◆ TASK DIRECTIONS
From the line with "Is [2,6] further" through the final line, transcribe the material below character for character; include no other lines.

◆ Spatial question records

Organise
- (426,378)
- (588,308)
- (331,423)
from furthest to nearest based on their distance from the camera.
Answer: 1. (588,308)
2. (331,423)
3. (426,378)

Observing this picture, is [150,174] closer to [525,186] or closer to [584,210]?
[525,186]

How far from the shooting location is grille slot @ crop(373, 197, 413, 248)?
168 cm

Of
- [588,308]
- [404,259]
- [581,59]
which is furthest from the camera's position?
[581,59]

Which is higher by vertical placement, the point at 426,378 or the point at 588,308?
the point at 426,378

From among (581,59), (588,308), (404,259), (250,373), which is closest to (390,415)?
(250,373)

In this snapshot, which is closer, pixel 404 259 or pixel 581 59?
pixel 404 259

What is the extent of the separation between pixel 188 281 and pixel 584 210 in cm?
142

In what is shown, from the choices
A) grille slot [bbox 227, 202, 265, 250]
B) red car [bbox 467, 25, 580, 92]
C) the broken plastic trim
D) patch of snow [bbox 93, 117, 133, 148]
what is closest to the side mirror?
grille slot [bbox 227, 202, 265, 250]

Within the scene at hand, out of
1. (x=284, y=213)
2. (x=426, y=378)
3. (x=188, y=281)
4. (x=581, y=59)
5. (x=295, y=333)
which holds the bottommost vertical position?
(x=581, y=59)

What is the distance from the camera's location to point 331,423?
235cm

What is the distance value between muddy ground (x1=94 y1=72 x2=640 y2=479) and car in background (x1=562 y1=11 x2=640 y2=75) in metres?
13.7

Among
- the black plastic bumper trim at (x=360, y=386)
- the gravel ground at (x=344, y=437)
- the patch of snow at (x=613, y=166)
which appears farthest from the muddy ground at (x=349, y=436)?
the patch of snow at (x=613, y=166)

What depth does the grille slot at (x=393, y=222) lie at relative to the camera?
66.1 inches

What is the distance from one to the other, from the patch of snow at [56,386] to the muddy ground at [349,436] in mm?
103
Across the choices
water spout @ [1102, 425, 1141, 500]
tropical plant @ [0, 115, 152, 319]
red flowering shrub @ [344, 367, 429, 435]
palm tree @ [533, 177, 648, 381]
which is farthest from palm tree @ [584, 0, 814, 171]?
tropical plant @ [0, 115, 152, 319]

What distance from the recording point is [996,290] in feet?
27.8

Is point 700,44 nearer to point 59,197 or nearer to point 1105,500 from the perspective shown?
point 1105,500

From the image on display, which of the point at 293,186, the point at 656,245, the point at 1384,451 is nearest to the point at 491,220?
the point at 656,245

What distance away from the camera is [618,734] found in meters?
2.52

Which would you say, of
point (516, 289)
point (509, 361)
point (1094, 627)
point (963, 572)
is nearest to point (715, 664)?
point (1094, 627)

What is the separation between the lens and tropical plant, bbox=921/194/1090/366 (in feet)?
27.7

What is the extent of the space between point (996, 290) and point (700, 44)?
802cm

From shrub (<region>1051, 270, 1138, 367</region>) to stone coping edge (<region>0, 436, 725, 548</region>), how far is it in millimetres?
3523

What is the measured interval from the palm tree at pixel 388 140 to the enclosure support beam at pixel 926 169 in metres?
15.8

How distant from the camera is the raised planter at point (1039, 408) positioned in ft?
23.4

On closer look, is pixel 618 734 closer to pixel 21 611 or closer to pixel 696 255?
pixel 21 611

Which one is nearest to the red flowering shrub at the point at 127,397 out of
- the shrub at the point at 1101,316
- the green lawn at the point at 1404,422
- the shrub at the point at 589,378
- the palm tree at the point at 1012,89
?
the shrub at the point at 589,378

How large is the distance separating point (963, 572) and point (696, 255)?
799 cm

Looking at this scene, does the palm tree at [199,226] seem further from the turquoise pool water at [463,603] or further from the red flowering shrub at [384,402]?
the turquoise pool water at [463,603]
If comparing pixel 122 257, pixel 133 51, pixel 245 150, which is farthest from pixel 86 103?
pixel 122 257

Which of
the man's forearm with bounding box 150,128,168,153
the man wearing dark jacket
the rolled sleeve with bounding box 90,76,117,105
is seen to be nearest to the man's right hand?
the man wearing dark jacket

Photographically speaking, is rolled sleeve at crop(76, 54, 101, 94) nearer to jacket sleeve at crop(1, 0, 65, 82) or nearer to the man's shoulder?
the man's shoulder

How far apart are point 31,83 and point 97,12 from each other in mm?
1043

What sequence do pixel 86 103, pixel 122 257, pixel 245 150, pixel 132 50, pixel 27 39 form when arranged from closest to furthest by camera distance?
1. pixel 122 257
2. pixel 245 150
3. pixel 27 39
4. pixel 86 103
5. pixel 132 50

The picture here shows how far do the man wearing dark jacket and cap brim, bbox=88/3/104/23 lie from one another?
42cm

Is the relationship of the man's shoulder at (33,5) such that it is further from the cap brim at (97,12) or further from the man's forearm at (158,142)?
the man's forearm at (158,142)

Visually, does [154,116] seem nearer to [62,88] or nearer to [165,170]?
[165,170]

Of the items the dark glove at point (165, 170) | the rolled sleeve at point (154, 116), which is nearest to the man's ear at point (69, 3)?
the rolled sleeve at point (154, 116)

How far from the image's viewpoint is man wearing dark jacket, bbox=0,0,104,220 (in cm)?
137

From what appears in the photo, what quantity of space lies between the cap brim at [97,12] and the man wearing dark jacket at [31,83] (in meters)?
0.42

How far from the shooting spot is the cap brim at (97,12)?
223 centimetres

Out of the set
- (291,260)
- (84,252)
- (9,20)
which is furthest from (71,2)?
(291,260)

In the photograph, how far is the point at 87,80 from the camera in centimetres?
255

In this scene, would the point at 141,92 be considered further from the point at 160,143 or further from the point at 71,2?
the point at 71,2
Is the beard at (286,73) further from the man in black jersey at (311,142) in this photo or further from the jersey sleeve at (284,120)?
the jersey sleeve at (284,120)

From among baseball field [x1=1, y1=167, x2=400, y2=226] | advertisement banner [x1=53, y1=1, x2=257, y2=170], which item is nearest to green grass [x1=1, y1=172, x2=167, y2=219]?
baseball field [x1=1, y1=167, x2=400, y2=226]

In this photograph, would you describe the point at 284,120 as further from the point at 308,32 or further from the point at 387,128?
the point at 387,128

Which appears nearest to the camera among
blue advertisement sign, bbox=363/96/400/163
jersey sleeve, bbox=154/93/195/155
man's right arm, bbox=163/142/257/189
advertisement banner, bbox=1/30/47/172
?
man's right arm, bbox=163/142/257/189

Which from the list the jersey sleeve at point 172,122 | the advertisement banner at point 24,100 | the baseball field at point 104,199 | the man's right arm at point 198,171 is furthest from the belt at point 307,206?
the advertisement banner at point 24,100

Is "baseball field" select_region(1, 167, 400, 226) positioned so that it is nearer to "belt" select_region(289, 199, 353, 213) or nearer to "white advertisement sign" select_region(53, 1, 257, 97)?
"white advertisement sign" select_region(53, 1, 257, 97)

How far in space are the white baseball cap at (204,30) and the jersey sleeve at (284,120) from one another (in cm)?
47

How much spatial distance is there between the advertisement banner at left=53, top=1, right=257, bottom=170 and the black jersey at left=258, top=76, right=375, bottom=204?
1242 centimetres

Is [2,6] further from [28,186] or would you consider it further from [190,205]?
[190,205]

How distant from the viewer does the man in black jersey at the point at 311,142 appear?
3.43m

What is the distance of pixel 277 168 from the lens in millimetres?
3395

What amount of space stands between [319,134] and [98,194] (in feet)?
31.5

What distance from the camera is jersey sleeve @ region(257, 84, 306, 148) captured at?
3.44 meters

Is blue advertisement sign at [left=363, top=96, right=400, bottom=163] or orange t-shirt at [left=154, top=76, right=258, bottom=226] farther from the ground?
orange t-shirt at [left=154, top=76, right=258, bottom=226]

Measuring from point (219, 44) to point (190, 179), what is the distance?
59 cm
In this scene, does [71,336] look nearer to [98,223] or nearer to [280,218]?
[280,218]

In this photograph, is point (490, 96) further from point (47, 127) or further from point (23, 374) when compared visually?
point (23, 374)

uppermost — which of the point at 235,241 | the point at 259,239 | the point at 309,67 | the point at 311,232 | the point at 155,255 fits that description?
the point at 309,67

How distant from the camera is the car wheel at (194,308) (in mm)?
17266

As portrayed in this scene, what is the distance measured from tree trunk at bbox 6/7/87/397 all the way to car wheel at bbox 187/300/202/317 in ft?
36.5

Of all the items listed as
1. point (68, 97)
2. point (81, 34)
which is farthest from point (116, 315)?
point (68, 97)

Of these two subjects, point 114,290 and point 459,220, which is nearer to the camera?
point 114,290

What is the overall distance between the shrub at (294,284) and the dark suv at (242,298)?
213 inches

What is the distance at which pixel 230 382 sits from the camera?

◆ PROBLEM SOLUTION
Is [2,6] further from [28,186] or would you consider it further from [190,205]?
[190,205]

How distant from the viewer does the man in black jersey at the point at 311,142 appear?
3.43m

What is the distance of pixel 277 168 from the lens in millimetres?
3395

What amount of space stands between [319,134] and [98,194] (in feet)?
31.5

What distance from the camera is jersey sleeve @ region(257, 84, 306, 148) captured at?
3.44 meters

Is blue advertisement sign at [left=363, top=96, right=400, bottom=163] or orange t-shirt at [left=154, top=76, right=258, bottom=226] farther from the ground?
orange t-shirt at [left=154, top=76, right=258, bottom=226]

Measuring from point (219, 44) to point (190, 179), what is the distance?
59 cm
In this scene, does [71,336] look nearer to [98,223] or nearer to [280,218]?
[280,218]

In this photograph, is point (490, 96) further from point (47, 127) or further from point (23, 374) when compared visually?
point (23, 374)

uppermost — which of the point at 235,241 | the point at 259,239 | the point at 309,67 | the point at 311,232 | the point at 155,255 fits that description?
the point at 309,67

How distant from the camera is the car wheel at (194,308) (in mm)?
17266

As portrayed in this scene, what is the distance measured from tree trunk at bbox 6/7/87/397 all the way to car wheel at bbox 187/300/202/317 in ft?
36.5

Of all the items listed as
1. point (68, 97)
2. point (81, 34)
which is farthest from point (116, 315)?
point (68, 97)

Of these two subjects, point 114,290 and point 459,220, which is nearer to the camera?
point 114,290

What is the overall distance between the shrub at (294,284) and the dark suv at (242,298)?
213 inches

What is the distance at which pixel 230 382 sits from the camera?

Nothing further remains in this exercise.